Opinião – Temos que discutir a homofobia no futebol

Estava lendo matérias sobre a chegada de Richarlyson ao Guarani, para a disputa da Série B do Campeonato Brasileiro e acabei sendo “convidado” a escrever esta coluna. Aceitei de pronto o convite, porque esse é um tema que deveria ser muito melhor apresentado pela mídia. Como o HTE abre o espaço para expressar a minha opinião, essa coluna está liberada para falar sobre a homossexualidade no futebol, e a forma como ele é tratado pela imprensa esportiva.

Vamos aos fatos: Richarlyson, 34 anos, jogador que já atuou pela seleção brasileira, sofre um preconceito absurdo por (supostamente, mas isso não tem a mínima importância) ser gay. Até mesmo na imprensa esportiva, o seu nome é motivo de piadas entre alguns comentaristas devido a sua orientação sexual. Nesta terça-feira, 9, o volante foi anunciado pelo Guarani como reforço do Bugre para a Série B do Campeonato Brasileiro. O jogador foi um pedido do treinador Vadão, que gostaria de acrescentar experiência ao seu elenco, num clube que acabou de subir de divisão.

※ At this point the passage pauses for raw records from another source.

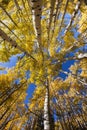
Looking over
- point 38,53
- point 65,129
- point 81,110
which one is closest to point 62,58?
point 38,53

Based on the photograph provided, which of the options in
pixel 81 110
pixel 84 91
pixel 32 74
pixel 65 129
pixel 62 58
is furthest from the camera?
pixel 84 91

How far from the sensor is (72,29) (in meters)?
9.39

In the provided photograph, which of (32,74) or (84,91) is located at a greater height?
(84,91)

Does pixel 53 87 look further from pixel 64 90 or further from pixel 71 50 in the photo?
pixel 71 50

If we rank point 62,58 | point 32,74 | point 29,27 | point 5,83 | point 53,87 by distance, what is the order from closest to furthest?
point 29,27
point 32,74
point 62,58
point 5,83
point 53,87

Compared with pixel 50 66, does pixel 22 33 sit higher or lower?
higher

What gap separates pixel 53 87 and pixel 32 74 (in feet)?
37.7

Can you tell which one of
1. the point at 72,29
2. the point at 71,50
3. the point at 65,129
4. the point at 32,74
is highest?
the point at 72,29

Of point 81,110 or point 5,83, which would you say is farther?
point 81,110

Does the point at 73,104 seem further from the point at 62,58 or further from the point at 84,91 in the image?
the point at 62,58

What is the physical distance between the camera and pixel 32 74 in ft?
27.2

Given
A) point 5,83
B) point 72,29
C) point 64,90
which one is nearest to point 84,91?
point 64,90

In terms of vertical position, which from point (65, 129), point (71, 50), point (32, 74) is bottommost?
point (65, 129)

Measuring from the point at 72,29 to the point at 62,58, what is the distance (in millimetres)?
1693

O fato é que as negociações para a vinda do atleta foram feitas sob sigilo. Alguns diretores do clube eram contra a contratação. Após o anúncio, vários torcedores vociferaram contra a chegada do jogador. O motivo: a suposta orientação como gay, do atleta. Sim, esse foi o principal motivo dos protestos, que chegou ao ápice de se atirarem 5 bombas em direção ao estádio Brinco de Ouro da Princesa. Ninguém saiu ferido dessa insanidade, pelo menos.

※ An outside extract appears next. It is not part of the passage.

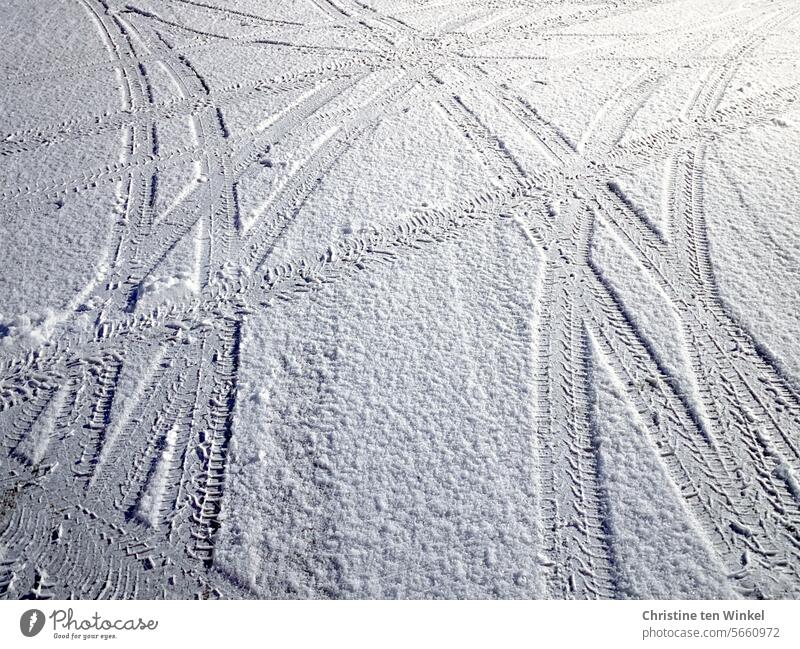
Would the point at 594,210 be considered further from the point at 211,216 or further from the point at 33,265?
the point at 33,265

Voltando ao início do texto: a cobertura jornalística do fato. Quase todos os sites em que pesquisei a notícia não mencionam a questão central do ocorrido: a homossexualidade do jogador ser o fator principal da rejeição. De que se colocassem o nome de outro atleta e a mesma notícia, aparentemente o motivo dos protestos seria pelo aspecto técnico, coisa que todos sabemos que não é. Ou vocês já viram alguém soltar bomba em sede de clube porque o dirigente contratou um péssimo jogador? Com certeza estaríamos emulando conflitos do Oriente Médio se a moda pegasse.

Qual o problema em mencionar a palavra gay no texto? Qual o problema de se discutir, de forma adulta (e não como se fôssemos todos uns pré-adolescentes bobos), a homossexualidade no meio do futebol? Porque se você acha que isso não existe no meio, vou te contar um segredo: você está muito enganado. Jogadores que chegaram a disputar uma Copa do Mundo, como o alemão Thomas Hitzlsperger e o americano Robbie Rodgers assumiram sua homossexualidade. A nota triste fica por conta dos dois terem se sentido confortáveis para falar sobre o tema após terem abandonado o esporte. E isso fala muito do que o mundo do futebol (e o mundo em geral) ainda precisa evoluir contra esse tema.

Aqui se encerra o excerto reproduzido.